Nagaoka-Zeitalter

Das Nagaoka-Zeitalter

Das Nagaoka-Zeitalter, auf Japanisch als Nagaoka-jidai (784–794) bezeichnet, ist nach dem Ort Nagaoka benannt. Dieser befindet sich knapp südlich von Kyōto. Gemessen an seiner kurzen Spanne von gerade mal zehn Jahren, fragt man sich natürlich, was in diesem Zeitalter so Epochales stattgefunden hat. Warum ist es nicht nur als Periode in der Geschichte Japans klassifiziert?
In dieser Zeit fiel eine wichtige Entscheidung. Und zwar den Regierungssitz von Nara nach Nagaoka zu verlegen. Die Verlegung der Hauptstadt gab es zuvor schon mehrfach, wenn z. B. ein neuer Herrscher den Thron bestieg oder sich während der Regierung eines Herrschers bedeutsame Dinge ereigneten.

Verlegung der Hauptstadt

Im Jahre 645 verlegte bspw. Kaiser Kōtoku mit seinem Amtsantritt die Hauptstadt von Asuka nach Naniwa (heute ein Ortsteil im Süden von Ōsaka). Als Kaiserin Saimei im Jahre 655 ein zweites Mal auf den Thron kam, verlegte sie die Hauptstadt wieder nach Asuka. Kaiserin Gemmei verlegte schließlich im Jahre 694 die Hauptstadt von Fujiwara nach Heijō (Nara). Zieht man den damit verbundenen Aufwand in Betracht, der sich in der Bewältigung finanzieller, logistischer und baulicher Probleme äußerte, dann musste es für den Umzug nach Nagaoka gute Gründe gegeben haben.
An erster Stelle ist das Taihō ritsuryō zu nennen, ein Kodex aus dem Jahre 701. Dieser Kodex zum Straf- (ritsu~) und Verwaltungsrecht (~ryō) wurde nach Vorbild der Tang-Dynastie in China geschaffen. Er legte fest, dass ein neuer Kaiser sich einen neuen Sitz für seine Hauptstadt suchen soll, um quasi einen guten Start seiner Regentschaft zu gewährleisten.

Einfluss der Tempel

Ein weiterer Grund für den Umzug war, dass die buddhistischen Sekten gegen Ende des Nara-Zeitalters immer mächtiger wurden und Einfluss auf die Staatsgeschäfte zu nehmen versuchten. Das Kaiserhaus und der Hofadel traten als Mäzene auf und finanzierten viele der Tempel und Klöster aus der Staatskasse oder privatem Vermögen. Manche Adelige begannen sich mit Erreichen eines höheren Alters in ein Kloster zurückzuziehen. Dort verbrachten sie ihren Lebensabend mit dem Studium der Lehre Buddhas, der Kontemplation und dem Gebet.
Wie groß der Einfluss der buddhistischen Tempel tatsächlich war, zeigt aber ein Vorfall, der sich bereits gegen Ende des Yamato-Zeitalters ereignete.

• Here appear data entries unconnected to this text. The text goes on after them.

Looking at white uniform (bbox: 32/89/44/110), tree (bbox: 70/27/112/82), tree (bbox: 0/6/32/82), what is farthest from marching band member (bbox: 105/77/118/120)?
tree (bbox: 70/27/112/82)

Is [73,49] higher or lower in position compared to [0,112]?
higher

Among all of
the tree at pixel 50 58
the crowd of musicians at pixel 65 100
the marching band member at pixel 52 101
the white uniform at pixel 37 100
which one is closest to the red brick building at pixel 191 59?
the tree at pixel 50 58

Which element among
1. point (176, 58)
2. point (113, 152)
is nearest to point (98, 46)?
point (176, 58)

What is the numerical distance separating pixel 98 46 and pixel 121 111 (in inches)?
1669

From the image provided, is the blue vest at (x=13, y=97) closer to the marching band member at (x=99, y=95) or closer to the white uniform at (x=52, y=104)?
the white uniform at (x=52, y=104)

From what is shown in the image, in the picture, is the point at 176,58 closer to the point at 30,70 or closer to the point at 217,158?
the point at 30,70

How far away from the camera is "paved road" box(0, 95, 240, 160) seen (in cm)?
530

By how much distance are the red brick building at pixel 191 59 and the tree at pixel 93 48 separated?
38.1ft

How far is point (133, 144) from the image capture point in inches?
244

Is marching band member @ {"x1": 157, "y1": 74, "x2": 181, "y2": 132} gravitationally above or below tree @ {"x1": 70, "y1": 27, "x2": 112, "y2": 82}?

Der Fall der Kaiserin Kōken

Wie groß der Einfluss der buddhistischen Tempel tatsächlich war, zeigt ein Vorfall gegen Ende der Yamato-Epoche. 749 wurde das einzige Kind von Kaiser Shōmu (701 – 756), seine Tochter Prinzessin Abe (718–770), Kaiserin und nahm den Namen Kōken an, was man als „fromm und bescheiden“ übersetzen kann. Und fromm war sie, eine überzeugte und praktizierende Buddhistin. Dank ihrer Verwandtschaft mit den mächtigen Fujiwara (mütterlicherseits) überstand sie in ihrer ersten Regierungszeit einen Staatsstreich. Sie entschied sich im Jahre 758 für ein Klosterleben und bestimmte deshalb einen Nachfolger. Sie behielt aber großen Einfluss auf die Staatsgeschäfte. Im Jahre 764 setzte sie den Regenten wieder ab und übernahm selbst die Staatsgeschäfte unter dem Namen Shōtoku. In Fragen der buddhistischen Lehre stand ihr der Leiter des Hoftempels zur Seite, der Mönch Yuge no Dōkyō (700[?]–772). Als die Kaiserin 761 schwer erkrankte, soll Dōkyō sie wundersam durch magische Riten geheilt haben.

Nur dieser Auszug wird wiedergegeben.